** Begin Task input **

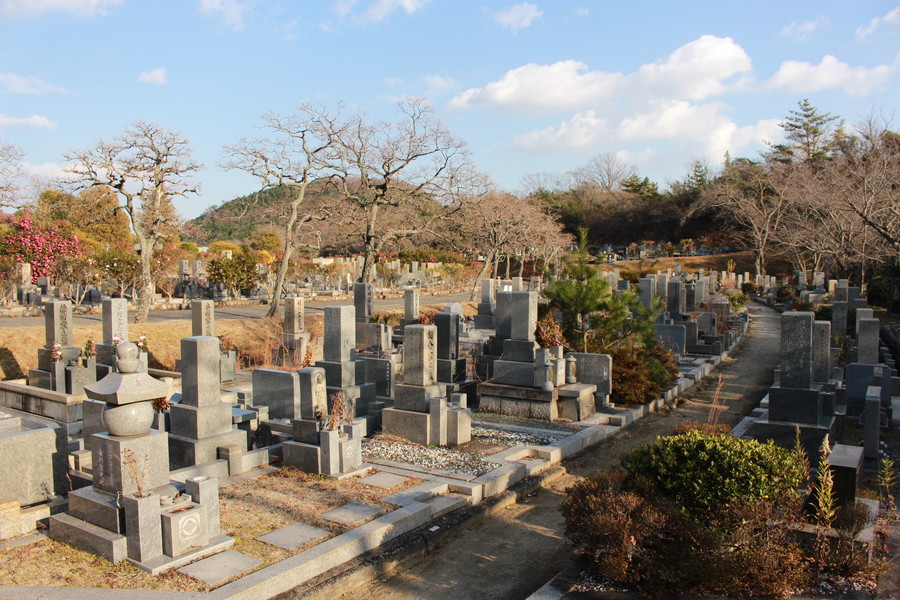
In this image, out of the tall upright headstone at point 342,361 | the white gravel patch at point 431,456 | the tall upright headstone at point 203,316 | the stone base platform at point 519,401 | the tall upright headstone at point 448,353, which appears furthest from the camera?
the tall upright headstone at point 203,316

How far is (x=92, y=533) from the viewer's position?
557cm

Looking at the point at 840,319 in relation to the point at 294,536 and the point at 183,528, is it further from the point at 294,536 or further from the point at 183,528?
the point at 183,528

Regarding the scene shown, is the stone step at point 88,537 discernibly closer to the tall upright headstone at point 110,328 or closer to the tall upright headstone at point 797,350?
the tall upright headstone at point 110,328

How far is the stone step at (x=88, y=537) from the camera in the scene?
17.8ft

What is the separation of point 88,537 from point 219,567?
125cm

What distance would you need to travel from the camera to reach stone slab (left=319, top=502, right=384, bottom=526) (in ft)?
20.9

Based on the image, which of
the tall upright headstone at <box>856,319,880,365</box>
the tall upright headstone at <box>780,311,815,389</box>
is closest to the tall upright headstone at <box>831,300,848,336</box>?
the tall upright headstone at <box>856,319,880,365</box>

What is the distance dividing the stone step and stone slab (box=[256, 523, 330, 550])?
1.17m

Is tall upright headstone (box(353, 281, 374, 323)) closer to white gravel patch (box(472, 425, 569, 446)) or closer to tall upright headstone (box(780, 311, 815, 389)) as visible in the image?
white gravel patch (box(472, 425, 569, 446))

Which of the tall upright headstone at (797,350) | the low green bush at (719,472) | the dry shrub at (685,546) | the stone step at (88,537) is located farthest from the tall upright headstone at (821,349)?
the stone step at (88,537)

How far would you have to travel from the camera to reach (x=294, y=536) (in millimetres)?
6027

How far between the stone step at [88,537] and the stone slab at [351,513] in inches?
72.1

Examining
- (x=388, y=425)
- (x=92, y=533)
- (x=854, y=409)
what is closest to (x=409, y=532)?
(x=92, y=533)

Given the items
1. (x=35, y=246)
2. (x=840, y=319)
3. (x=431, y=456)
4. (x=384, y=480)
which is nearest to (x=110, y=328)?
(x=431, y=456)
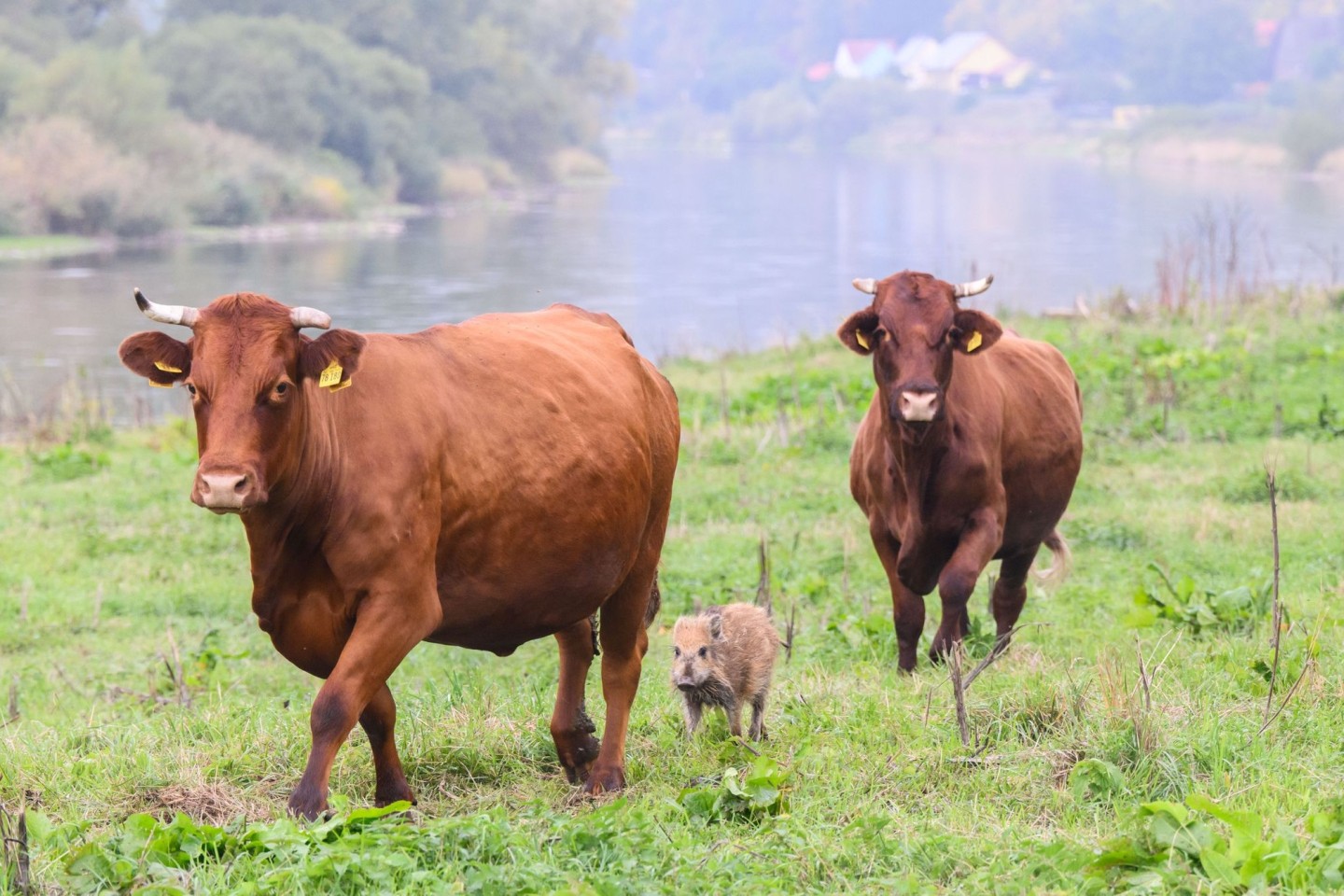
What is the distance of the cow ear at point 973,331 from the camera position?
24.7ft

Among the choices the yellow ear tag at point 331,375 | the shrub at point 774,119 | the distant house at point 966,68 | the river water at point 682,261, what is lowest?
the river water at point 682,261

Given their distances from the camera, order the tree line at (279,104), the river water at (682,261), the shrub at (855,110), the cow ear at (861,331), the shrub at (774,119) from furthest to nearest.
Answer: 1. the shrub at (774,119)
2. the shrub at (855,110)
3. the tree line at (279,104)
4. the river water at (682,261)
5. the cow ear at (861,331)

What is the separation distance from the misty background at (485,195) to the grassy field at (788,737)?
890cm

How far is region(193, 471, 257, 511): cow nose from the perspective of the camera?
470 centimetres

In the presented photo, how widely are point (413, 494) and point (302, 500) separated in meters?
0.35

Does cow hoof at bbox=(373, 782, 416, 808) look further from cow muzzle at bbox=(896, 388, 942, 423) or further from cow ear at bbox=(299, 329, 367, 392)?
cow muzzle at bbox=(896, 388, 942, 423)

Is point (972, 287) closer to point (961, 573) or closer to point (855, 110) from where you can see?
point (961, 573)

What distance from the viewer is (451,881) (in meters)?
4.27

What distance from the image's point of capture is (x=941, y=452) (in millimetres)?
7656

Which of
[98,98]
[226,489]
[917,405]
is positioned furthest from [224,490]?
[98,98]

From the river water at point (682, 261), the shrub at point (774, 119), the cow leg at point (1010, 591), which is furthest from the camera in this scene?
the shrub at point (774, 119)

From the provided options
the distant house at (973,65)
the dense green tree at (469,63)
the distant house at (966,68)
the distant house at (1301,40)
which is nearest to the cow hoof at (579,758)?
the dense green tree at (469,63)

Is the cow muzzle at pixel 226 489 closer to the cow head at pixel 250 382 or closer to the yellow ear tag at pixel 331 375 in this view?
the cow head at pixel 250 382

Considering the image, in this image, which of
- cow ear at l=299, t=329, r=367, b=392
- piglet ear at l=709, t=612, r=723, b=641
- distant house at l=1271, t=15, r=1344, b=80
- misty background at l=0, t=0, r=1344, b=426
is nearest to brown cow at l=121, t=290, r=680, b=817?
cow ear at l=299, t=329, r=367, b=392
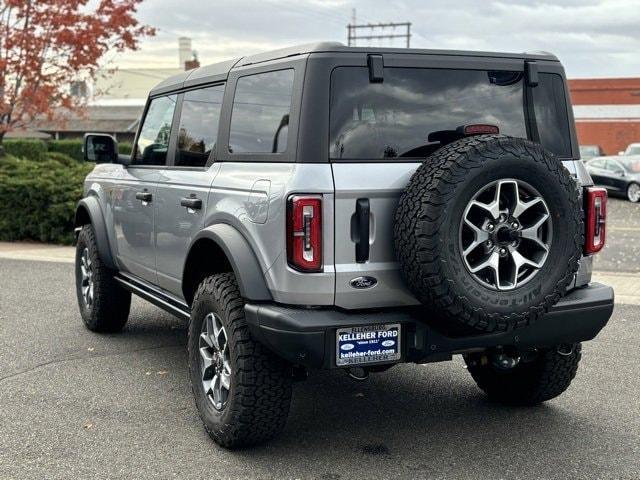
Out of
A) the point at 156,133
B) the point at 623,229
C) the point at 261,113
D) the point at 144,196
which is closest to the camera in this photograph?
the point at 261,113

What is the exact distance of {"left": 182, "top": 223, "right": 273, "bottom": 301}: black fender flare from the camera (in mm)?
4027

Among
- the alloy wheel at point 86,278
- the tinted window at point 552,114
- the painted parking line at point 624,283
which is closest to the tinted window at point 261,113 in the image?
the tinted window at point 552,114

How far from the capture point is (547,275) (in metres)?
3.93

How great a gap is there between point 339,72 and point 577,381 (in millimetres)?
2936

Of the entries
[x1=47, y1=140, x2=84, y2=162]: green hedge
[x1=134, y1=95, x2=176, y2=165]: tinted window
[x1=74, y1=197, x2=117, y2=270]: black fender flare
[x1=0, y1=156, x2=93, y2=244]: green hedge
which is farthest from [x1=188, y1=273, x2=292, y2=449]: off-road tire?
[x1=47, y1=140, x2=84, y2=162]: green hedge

** End Task input **

Rewrite all of the data above, swapping "capture point" for "camera position" and keeping everything else identical, with the pictures omitted.

> **Completed task**
In this image, out of the tall upright headstone at point 342,361 | the white gravel patch at point 431,456 | the tall upright headstone at point 203,316 | the stone base platform at point 519,401 | the tall upright headstone at point 448,353, which appears furthest from the camera?
the tall upright headstone at point 203,316

How far is (x=92, y=533) from the viewer's position?
557cm

Looking at the point at 840,319 in relation to the point at 294,536 and the point at 183,528, is it further from the point at 294,536 or further from the point at 183,528?
the point at 183,528

Regarding the scene shown, is the stone step at point 88,537 discernibly closer to the tall upright headstone at point 110,328 or closer to the tall upright headstone at point 797,350?
the tall upright headstone at point 110,328

How far is the stone step at (x=88, y=537) from the camera in the scene?
17.8ft

What is the separation of point 88,537 from point 219,567?
125cm

What distance would you need to travel from the camera to reach stone slab (left=319, top=502, right=384, bottom=526) (in ft)?
20.9

Based on the image, which of
the tall upright headstone at <box>856,319,880,365</box>
the tall upright headstone at <box>780,311,815,389</box>
is closest to the tall upright headstone at <box>831,300,848,336</box>?
the tall upright headstone at <box>856,319,880,365</box>

What is the distance dividing the stone step and stone slab (box=[256, 523, 330, 550])?
1.17m

Is tall upright headstone (box(353, 281, 374, 323)) closer to white gravel patch (box(472, 425, 569, 446)) or closer to tall upright headstone (box(780, 311, 815, 389)) as visible in the image?
white gravel patch (box(472, 425, 569, 446))

Which of the tall upright headstone at (797,350) | the low green bush at (719,472) | the dry shrub at (685,546) | the stone step at (88,537) is located farthest from the tall upright headstone at (821,349)?
the stone step at (88,537)

How far would you have to travel from the camera to reach (x=294, y=536) (in millimetres)?
6027

How far between the stone step at [88,537] and the stone slab at [351,513] in inches?
72.1

Examining
- (x=388, y=425)
- (x=92, y=533)
- (x=854, y=409)
what is closest to (x=409, y=532)?
(x=92, y=533)

Given the items
1. (x=35, y=246)
2. (x=840, y=319)
3. (x=431, y=456)
4. (x=384, y=480)
which is nearest to (x=110, y=328)?
(x=431, y=456)
What is the distance of the cow ear at point 973,331 from the camera position?
24.7ft

Among the choices the yellow ear tag at point 331,375 | the shrub at point 774,119 | the distant house at point 966,68 | the river water at point 682,261, what is lowest?
the river water at point 682,261

Given their distances from the camera, order the tree line at (279,104), the river water at (682,261), the shrub at (855,110), the cow ear at (861,331), the shrub at (774,119) from furthest to nearest.
Answer: 1. the shrub at (774,119)
2. the shrub at (855,110)
3. the tree line at (279,104)
4. the river water at (682,261)
5. the cow ear at (861,331)

What is the separation distance from the misty background at (485,195) to the grassy field at (788,737)?
890cm

How far is region(193, 471, 257, 511): cow nose from the perspective of the camera?
470 centimetres

In the presented photo, how widely are point (413, 494) and point (302, 500) separated in meters?
0.35

Does cow hoof at bbox=(373, 782, 416, 808) look further from cow muzzle at bbox=(896, 388, 942, 423) or further from cow ear at bbox=(299, 329, 367, 392)?
cow muzzle at bbox=(896, 388, 942, 423)

Is point (972, 287) closer to point (961, 573) or closer to point (855, 110) from where you can see?
point (961, 573)

What distance from the viewer is (451,881) (in meters)?
4.27

What distance from the image's point of capture is (x=941, y=452) (in millimetres)?
7656

Which of
[98,98]
[226,489]
[917,405]
is positioned furthest from [224,490]?
[98,98]

From the river water at point (682, 261), the shrub at point (774, 119), the cow leg at point (1010, 591), which is furthest from the camera in this scene?
the shrub at point (774, 119)

From the provided options
the distant house at (973,65)
the dense green tree at (469,63)
the distant house at (966,68)
the distant house at (1301,40)
which is nearest to the cow hoof at (579,758)?
the dense green tree at (469,63)

Is the cow muzzle at pixel 226 489 closer to the cow head at pixel 250 382 or closer to the yellow ear tag at pixel 331 375 in this view?
the cow head at pixel 250 382

Considering the image, in this image, which of
- cow ear at l=299, t=329, r=367, b=392
- piglet ear at l=709, t=612, r=723, b=641
- distant house at l=1271, t=15, r=1344, b=80
- misty background at l=0, t=0, r=1344, b=426
is nearest to brown cow at l=121, t=290, r=680, b=817?
cow ear at l=299, t=329, r=367, b=392
Out of
A) the point at 156,133
B) the point at 623,229
C) the point at 261,113
D) the point at 144,196
which is closest to the camera in this photograph?
the point at 261,113

What is the exact distance of {"left": 182, "top": 223, "right": 273, "bottom": 301}: black fender flare from the camera (in mm)?
4027

Among
- the alloy wheel at point 86,278
- the tinted window at point 552,114
- the painted parking line at point 624,283
which is closest to the tinted window at point 261,113 in the image?
the tinted window at point 552,114

How far from the camera position is (547,275) (in metres)?
3.93

How great a gap is there between point 339,72 and point 577,381 (in millimetres)?
2936

Of the entries
[x1=47, y1=140, x2=84, y2=162]: green hedge
[x1=134, y1=95, x2=176, y2=165]: tinted window
[x1=74, y1=197, x2=117, y2=270]: black fender flare
[x1=0, y1=156, x2=93, y2=244]: green hedge
which is farthest from [x1=188, y1=273, x2=292, y2=449]: off-road tire?
[x1=47, y1=140, x2=84, y2=162]: green hedge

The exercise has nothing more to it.